Отвлечемся, однако, от миловидных силуэтов. Не последняя роль в спектакле отведена артистам балета – мифическим животным и девушкам-танцовщицам. Своей разнообразной пластикой они сопровождали повествование – то рабочие сцены, таскающие тяжелый реквизит, то партнеры четырем певицам. Четыре балерины выступали пластическими двойниками героинь, четыре танцовщика зарекомендовали себя универсалами: любовники, мужья, дети… И все это не воспринимается взаправду, ведь костюмы Екатерины Куколь – синтез реального и фантастического: цвет одеяния танцовщиков напоминает анатомический костюм, вместо лиц – однотонные маски лесных зверей. Добавление танца украсило партитуру Денисова – мы увидели музыку!

«Анималистический контрапункт» неслучаен. Либретто оперы прослаивает греческая мифология. Сцены символически связаны с одним из античных персонажей: Актеон (первая влюбленность), Персефона (расцвет женственности), Сирены (зрелость и женское бремя), Мойры (воспитание детей и заплетание их судеб), Силен (пора увядания и смерть). Да и героини на протяжении всей оперы одеты стилизованно – в светлые шелковые платья. «Лесбия, Юлия, Цинтия, Ливия…».

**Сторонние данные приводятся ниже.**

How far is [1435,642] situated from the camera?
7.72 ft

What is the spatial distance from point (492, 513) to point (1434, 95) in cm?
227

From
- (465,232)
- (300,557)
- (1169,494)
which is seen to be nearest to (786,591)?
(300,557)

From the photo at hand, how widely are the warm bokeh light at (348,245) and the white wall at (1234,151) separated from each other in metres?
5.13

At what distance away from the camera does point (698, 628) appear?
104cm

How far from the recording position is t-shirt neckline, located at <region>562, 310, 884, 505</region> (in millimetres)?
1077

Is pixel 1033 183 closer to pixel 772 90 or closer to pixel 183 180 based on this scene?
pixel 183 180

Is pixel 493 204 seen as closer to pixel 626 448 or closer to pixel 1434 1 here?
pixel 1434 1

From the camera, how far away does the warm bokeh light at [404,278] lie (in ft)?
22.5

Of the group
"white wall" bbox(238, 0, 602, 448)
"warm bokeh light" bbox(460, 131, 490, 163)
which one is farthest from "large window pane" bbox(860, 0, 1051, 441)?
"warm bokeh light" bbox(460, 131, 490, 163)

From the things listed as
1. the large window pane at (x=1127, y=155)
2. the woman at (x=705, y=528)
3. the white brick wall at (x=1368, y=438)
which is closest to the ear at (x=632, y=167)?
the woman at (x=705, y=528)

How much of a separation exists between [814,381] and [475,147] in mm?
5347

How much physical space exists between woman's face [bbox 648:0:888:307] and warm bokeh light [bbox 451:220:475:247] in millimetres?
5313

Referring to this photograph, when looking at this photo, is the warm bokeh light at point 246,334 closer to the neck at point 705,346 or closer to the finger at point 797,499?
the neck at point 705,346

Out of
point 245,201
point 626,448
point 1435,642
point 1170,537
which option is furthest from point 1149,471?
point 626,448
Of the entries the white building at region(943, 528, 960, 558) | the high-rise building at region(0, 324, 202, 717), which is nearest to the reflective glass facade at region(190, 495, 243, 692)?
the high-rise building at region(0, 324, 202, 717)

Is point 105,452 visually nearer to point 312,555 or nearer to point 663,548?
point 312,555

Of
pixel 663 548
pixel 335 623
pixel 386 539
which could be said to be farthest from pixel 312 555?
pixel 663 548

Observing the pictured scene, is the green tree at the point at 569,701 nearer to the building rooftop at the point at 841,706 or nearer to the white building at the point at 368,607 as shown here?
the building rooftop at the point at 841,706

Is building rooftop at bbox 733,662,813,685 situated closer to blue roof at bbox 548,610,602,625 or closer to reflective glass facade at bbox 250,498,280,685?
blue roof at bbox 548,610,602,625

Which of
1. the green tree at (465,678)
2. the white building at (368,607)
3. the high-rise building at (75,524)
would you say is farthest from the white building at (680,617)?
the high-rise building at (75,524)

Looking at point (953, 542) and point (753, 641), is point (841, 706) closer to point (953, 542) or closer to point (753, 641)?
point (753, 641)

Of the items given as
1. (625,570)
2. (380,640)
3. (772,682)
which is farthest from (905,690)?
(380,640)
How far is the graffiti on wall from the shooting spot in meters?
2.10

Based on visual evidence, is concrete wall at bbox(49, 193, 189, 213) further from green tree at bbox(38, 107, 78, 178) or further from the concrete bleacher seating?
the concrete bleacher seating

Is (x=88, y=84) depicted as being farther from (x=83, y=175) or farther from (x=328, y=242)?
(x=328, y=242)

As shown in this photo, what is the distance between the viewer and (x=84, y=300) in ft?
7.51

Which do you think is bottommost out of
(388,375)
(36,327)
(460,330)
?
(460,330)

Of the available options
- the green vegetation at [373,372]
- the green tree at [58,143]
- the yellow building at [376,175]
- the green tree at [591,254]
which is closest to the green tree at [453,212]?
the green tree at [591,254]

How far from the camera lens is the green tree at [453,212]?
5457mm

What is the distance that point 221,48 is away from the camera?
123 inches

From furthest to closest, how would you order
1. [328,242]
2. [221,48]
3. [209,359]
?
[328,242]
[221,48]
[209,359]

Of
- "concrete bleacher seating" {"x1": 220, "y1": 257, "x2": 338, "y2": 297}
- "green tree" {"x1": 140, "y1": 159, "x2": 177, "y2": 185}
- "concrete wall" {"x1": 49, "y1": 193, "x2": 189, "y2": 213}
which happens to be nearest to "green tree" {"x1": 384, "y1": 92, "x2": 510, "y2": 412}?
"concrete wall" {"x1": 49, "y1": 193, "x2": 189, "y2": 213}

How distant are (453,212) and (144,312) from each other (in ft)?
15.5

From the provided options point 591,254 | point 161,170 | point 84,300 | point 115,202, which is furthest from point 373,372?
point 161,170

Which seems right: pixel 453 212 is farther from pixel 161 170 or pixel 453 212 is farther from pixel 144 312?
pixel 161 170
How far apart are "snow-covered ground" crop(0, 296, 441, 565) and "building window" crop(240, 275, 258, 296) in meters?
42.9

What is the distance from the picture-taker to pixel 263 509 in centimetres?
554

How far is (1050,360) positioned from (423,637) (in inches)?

Работа Марии Фомичёвой выходит за рамки оперного театра, она воспринимается почти как полнометражное кино. При всей своей легкости и прозрачности, с ненавязчивым привкусом горечи, постановка напоминает и о «Зеркале» Тарковского. Драматургическая арка – от юности к воспоминаниям о ней – закольцовывает спектакль, придает ему завершенность и потенциальную бесконечность. Уже седые, героини засыпают, укрывшись одеялом своих воспоминаний… И снится им вся жизнь: до влюбленности, до смерти, в одной лишь любви; любовь призрачна, а жизнь – прекрасный сон.